Теперь он видел сны о звездах. Мало того – он стоял без шапки и смотрел, запрокинув голову. Небо казалось мутным, подслеповатым, и ветер приносил слабый запах дыма. Наглядевшись вдоволь и принюхавшись, Злой вернулся к месту ночлега.
Клинок был длиной с руку Злого, если считать от самого плеча. И еще рукоятка; Злой рассматривал ее много раз, долгими часами изучал узор на чеканке, пытаясь прочитать все эти завитушки и сложные знаки, но пока не преуспел. Не всякое послание заключено в слова; понимают без слов птицы и звери, и звезды тоже ладят между собой – молча… Или потому и не ладят?
Злой улыбнулся. Вышел на середину поляны, поднял меч, глядя перед собой, воображая противника. Кем он будет? Разбойник в кожаных доспехах, душегуб в черном плаще, призрак, болотное чудовище?

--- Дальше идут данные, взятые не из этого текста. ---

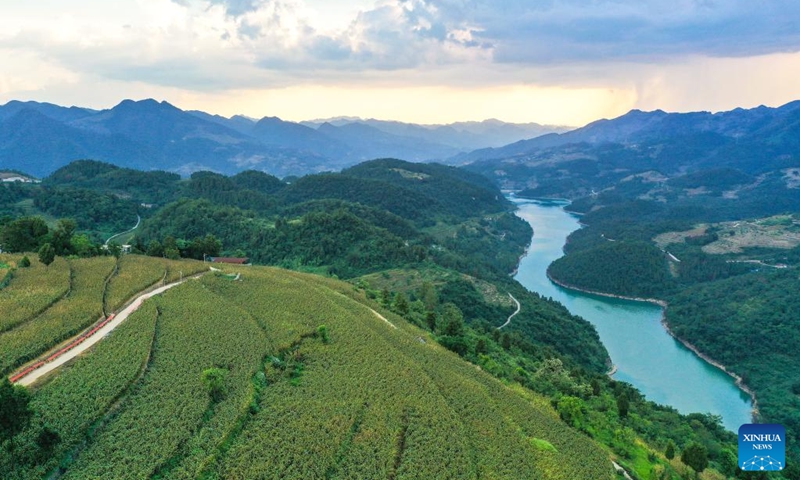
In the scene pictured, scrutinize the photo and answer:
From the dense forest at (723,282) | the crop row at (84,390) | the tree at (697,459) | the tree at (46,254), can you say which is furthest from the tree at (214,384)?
the dense forest at (723,282)

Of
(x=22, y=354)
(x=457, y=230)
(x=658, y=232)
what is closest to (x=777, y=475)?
(x=22, y=354)

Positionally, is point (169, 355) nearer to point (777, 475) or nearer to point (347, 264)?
point (777, 475)

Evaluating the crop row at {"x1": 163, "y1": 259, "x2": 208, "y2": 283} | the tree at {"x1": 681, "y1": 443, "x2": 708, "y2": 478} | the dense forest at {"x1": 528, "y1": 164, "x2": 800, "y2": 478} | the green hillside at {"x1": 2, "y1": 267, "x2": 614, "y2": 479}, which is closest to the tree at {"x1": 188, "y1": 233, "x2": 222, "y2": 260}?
the crop row at {"x1": 163, "y1": 259, "x2": 208, "y2": 283}

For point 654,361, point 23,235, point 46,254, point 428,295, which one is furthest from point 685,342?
point 23,235

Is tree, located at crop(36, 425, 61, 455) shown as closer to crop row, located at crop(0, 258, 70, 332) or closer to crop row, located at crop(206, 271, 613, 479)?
crop row, located at crop(206, 271, 613, 479)

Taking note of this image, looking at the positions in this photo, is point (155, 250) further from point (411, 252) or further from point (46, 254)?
point (411, 252)
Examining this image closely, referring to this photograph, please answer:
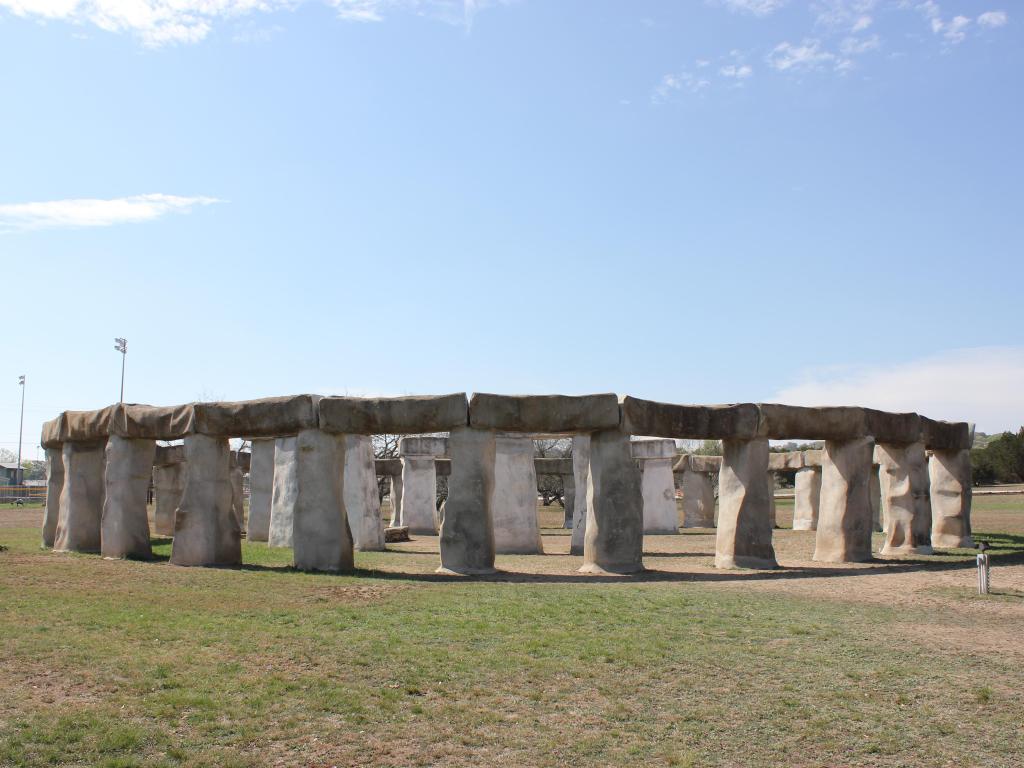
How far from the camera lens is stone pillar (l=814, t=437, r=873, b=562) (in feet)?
53.5

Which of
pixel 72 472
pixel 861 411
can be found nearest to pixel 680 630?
pixel 861 411

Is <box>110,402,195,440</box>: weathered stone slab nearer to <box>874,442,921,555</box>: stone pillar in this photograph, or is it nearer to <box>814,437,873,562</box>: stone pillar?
<box>814,437,873,562</box>: stone pillar

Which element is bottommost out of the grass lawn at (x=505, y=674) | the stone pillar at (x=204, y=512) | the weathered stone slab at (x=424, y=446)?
the grass lawn at (x=505, y=674)

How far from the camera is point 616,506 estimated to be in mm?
14320

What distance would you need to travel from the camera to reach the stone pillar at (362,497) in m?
20.5

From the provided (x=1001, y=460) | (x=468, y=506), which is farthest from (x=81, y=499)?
(x=1001, y=460)

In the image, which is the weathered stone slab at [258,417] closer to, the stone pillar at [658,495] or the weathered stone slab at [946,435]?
the weathered stone slab at [946,435]

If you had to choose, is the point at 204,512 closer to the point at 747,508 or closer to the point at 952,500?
the point at 747,508

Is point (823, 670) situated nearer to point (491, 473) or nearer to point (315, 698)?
point (315, 698)

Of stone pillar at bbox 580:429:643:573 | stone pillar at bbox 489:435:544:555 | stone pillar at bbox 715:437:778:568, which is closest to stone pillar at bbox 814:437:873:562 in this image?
stone pillar at bbox 715:437:778:568

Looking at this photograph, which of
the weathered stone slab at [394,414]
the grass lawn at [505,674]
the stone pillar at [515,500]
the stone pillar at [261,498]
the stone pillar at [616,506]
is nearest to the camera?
the grass lawn at [505,674]

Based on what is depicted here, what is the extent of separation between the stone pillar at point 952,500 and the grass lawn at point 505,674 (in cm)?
803

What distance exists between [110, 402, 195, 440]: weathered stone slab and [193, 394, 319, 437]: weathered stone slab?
0.80ft

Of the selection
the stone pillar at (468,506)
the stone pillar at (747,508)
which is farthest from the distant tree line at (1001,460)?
the stone pillar at (468,506)
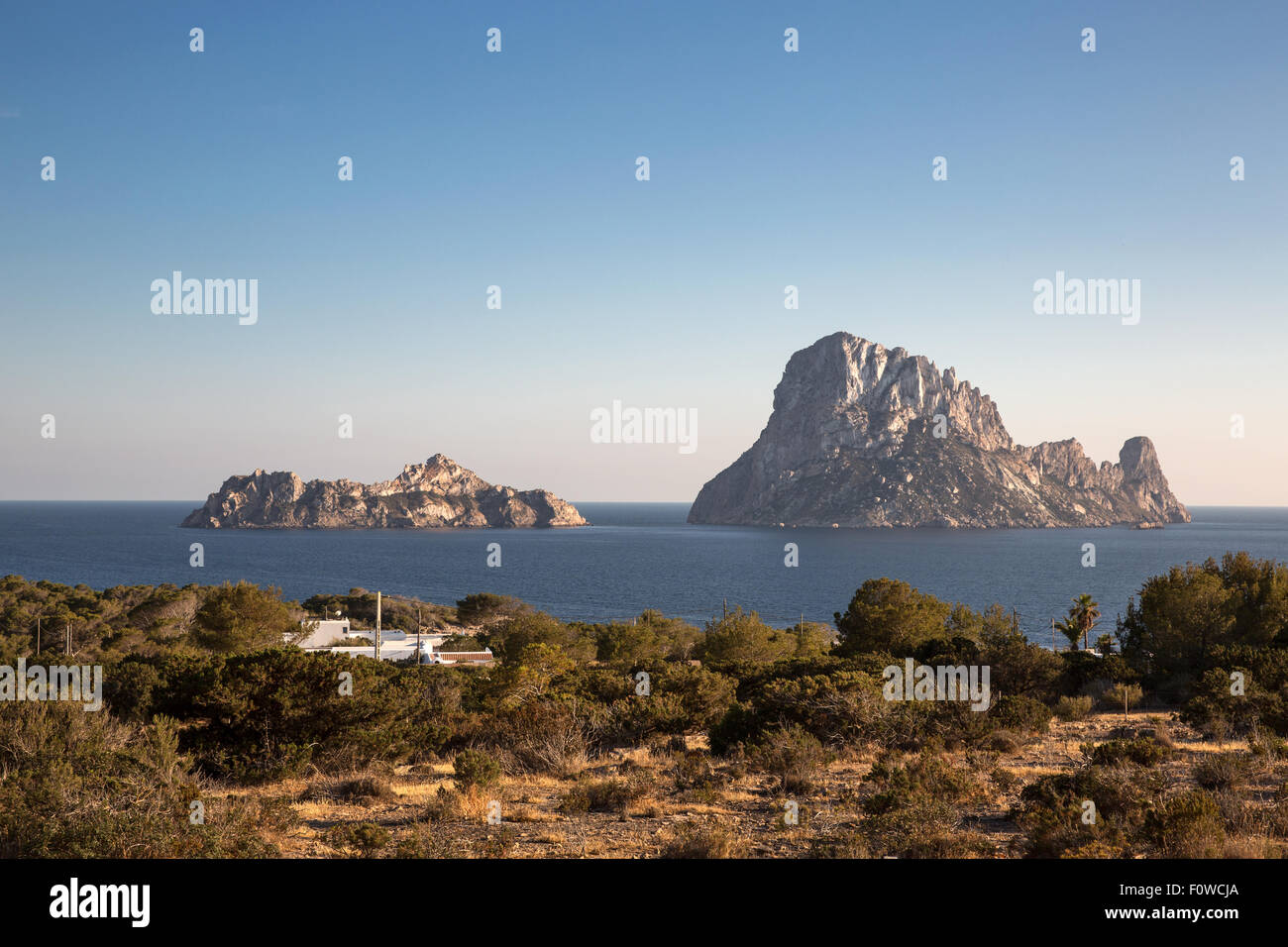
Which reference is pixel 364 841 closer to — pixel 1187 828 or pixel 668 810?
pixel 668 810

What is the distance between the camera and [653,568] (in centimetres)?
12938

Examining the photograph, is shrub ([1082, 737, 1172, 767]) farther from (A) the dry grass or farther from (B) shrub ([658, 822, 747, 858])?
(B) shrub ([658, 822, 747, 858])

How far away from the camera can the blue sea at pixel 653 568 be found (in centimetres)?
9031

– Меч, а меч, – сказал Злой вслух. – Я совсем не боюсь. Даже неба. Даже восставших мертвецов. Даже если их будет тысяча.
Меч покачнулся в руке. А может, Злой сам покачнул клинком. Разницы не было; Злой резко выдохнул, присел – и воображаемые противники заскакали вокруг него, как бешеные.
Он уходил от ударов, ныряя под клинки, и уклоняясь, и прыгая. Он редко парировал, понимая, что силы в тонких руках пока что мало, и тяжелый противник легко пробьет его блок. Он дожидался, пока соперник откроется, и всаживал меч в незащищенную подмышку, в щель между грудными пластинами, в отверстие шлема. Он колол, экономя силы, и рубил по коленям, и скоро сразил их всех – разбойников, душегубов, убийц и мертвецов. И остановился, тяжело дыша, на поляне, заваленной воображаемыми трупами, где исходила терпким соком растоптанная в кашу трава.